Ben Hatice KARA, 22 yaşındayım.
İstanbul Galata Üniversitesi 3.sınıf psikoloji öğrencisiyim. Memleketim Şanlıurfa. Benim Kudüs’e olan ilgim 7 Ekim’den sonra oldu. Çok dua ettim, bana dua edenlerden de istediğim tek dua oraları görmek için Allah’ın bana bir kapı açmasıydı. O kapıyı Allah Kudüs Kumbarasını vesile kılarak açtı. Kudüs’ü görmenin kitaptan okuduklarımızdan daha fazla şey barındığını öğrendim. Aslında ne kadar az tarihi bilgimiz olduğunu, Daha çok okumam gerektiğini öğrendim bu süreçte. Kudüs’ü gördükten sonra birçok duygu hissetim fakat daha çok utanç hissettim. Çünkü biz ecdadımızın bize armağan ettiği şeylere sahip çıkamamışız. Allah’ın yeryüzünde kutsal kıldığı iki toprak parçası vardır: Kabe’nin ve Mescidi Aksa’nın kapladığı yer. Sezai Karakoç Kudüs için” gökte yapılıp yere indirilen şehir ” olarak tanımlar. Mekan Allah’a aittir. Allah ona ait olanı çok güzel korur. Geçmişte de bunun çok güzel bir örneği vardır: Ebu Leheb Kabe’yi yıkmak için geldiğin de Rabbimizin Kabe’yi Ebabil kuşlarının vesilesiyle nasıl koruduğunu tarihte açıkça görüyoruz. Şüphe ve ye’s yoktur ki Yüce Allah Mescidi Aksa’yı da muhafaza edecektir pek de yakındır inşaAllah. Bundan şüphemiz yok, yer de onun mekan da onun. Bu bir imtihandır.

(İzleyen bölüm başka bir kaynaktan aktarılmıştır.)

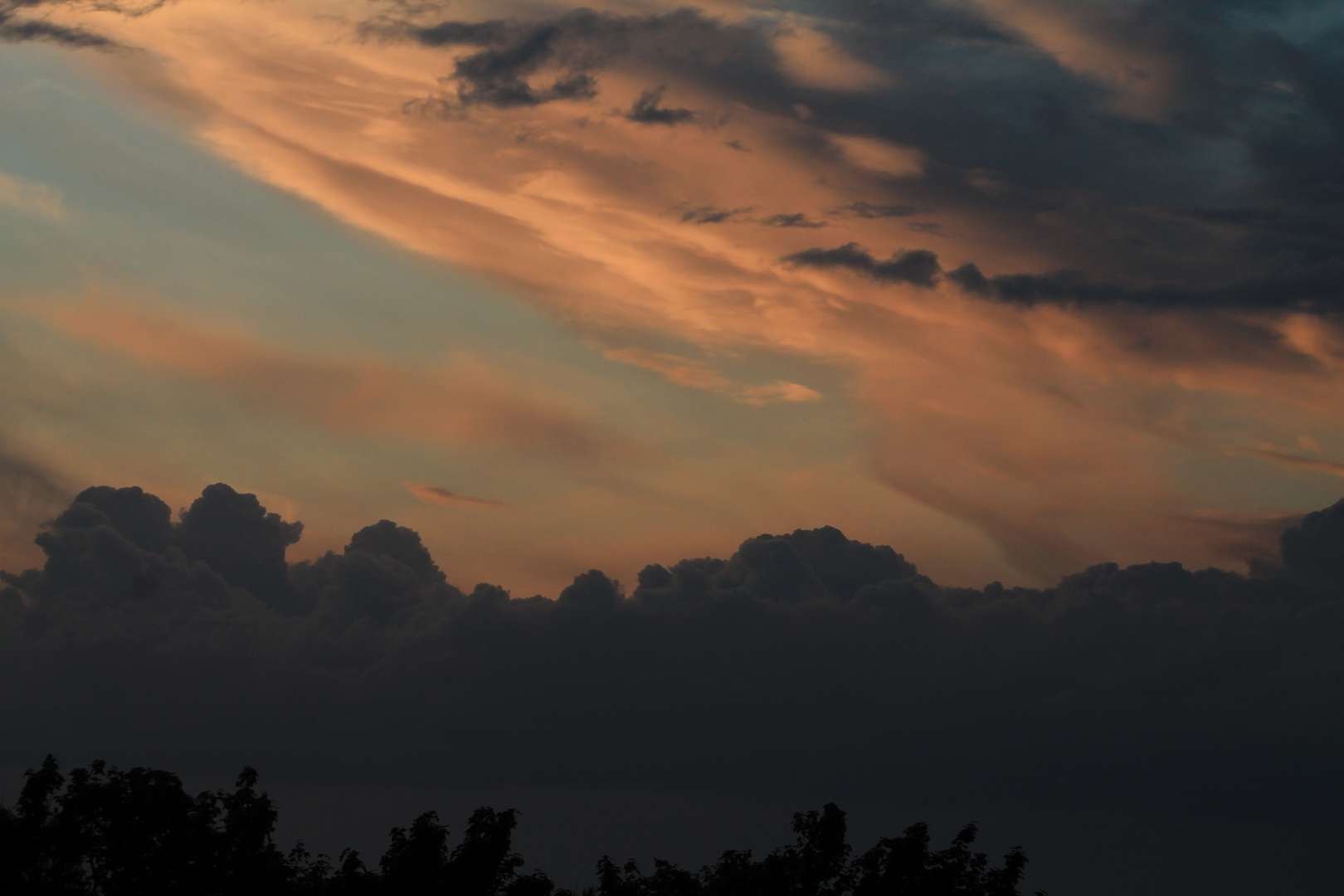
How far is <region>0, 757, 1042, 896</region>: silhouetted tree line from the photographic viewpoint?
64188mm

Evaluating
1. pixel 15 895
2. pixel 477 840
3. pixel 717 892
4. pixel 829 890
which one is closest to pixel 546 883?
pixel 477 840

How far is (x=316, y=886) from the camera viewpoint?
70500 mm

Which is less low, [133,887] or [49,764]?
[49,764]

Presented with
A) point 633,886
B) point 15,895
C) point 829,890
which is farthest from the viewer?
point 633,886

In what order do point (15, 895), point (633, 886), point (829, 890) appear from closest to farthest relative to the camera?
point (15, 895) < point (829, 890) < point (633, 886)

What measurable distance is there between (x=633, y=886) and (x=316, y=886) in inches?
649

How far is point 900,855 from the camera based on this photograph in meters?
64.6

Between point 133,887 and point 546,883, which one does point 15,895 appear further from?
point 546,883

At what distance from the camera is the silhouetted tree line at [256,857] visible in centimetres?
6419

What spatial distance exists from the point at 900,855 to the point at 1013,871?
519 centimetres

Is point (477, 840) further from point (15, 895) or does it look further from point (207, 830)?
point (15, 895)

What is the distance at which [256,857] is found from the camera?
65.7 meters

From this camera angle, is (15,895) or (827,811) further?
(827,811)

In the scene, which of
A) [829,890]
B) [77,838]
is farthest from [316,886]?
[829,890]
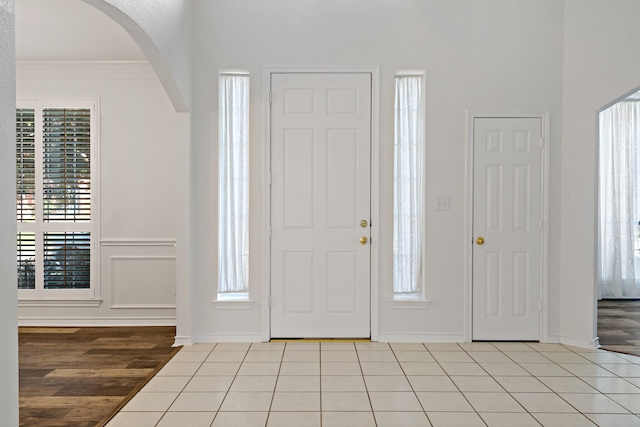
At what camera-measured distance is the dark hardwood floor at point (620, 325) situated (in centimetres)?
409

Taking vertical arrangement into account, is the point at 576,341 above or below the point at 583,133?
below

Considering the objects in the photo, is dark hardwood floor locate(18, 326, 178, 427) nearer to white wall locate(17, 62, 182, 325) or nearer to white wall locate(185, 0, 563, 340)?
white wall locate(17, 62, 182, 325)

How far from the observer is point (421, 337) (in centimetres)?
418

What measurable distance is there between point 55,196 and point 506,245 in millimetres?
4460

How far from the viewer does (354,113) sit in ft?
13.7

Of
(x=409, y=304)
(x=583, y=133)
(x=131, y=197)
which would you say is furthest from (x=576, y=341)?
(x=131, y=197)

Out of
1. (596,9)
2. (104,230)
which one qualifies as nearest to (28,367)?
(104,230)

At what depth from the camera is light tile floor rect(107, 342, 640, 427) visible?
2.71 metres

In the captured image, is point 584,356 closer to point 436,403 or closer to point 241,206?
point 436,403

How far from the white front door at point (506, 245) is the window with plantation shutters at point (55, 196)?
3833 mm

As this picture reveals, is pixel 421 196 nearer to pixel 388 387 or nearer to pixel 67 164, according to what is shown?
pixel 388 387

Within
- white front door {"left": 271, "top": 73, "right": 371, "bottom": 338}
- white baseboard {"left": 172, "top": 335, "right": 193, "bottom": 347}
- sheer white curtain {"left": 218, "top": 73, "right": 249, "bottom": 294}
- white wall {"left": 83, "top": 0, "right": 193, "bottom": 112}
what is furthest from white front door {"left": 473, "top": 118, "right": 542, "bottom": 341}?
white wall {"left": 83, "top": 0, "right": 193, "bottom": 112}

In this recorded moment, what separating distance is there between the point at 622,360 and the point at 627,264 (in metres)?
2.93

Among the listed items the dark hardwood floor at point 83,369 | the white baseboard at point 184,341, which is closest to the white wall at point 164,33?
the white baseboard at point 184,341
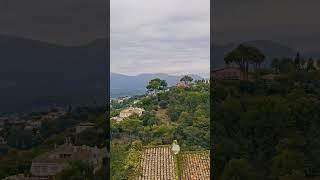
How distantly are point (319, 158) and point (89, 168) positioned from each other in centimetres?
156

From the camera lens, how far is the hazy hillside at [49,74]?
326 centimetres

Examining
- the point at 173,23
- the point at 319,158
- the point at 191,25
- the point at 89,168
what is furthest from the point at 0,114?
the point at 173,23

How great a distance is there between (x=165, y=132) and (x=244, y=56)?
196 inches

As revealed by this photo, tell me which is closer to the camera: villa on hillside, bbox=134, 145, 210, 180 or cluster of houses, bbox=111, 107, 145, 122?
villa on hillside, bbox=134, 145, 210, 180

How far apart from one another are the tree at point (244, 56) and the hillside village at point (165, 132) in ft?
11.4

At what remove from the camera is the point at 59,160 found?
3357mm

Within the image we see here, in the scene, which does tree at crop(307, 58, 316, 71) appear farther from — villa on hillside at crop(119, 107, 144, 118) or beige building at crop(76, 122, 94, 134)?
villa on hillside at crop(119, 107, 144, 118)

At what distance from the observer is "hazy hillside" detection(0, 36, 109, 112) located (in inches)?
128

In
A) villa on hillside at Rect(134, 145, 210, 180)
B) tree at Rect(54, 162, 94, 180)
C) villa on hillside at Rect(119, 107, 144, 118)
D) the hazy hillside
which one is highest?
the hazy hillside

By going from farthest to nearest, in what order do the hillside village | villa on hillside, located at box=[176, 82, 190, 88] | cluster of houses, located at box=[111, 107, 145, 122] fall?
villa on hillside, located at box=[176, 82, 190, 88], cluster of houses, located at box=[111, 107, 145, 122], the hillside village

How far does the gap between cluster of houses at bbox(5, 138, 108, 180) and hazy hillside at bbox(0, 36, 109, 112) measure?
315 mm

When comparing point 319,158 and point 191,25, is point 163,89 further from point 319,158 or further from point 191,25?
point 319,158

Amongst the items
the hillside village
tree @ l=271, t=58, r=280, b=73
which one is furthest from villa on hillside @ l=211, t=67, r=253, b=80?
the hillside village

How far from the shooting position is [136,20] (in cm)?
642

Burada taraf meselesi önemlidir ki Allah zulme karşı olun, zulmün yanında olmayın emrediyor. Bizler de tarafımızı belirliyoruz. Ebu Leheb’in Ordusu gibi taşlanmak da var bu sınavın sonunda. Allah bizi onlardan eylemesin ve Rabbimizin Kudüs’e en yakın zamanda apaçık bir fetih nasip etmesini ve bu fethe nail olanlardan eylemesini temenni ederiz. Kudüs kumbarası ekibine teşekkür ederim böyle bir aydınlatma yaşattıkları için. Bağışçıların hepsine tek tek teşekkür ederim Allah razı olsun sizden bizlere vesile olduğunuz için.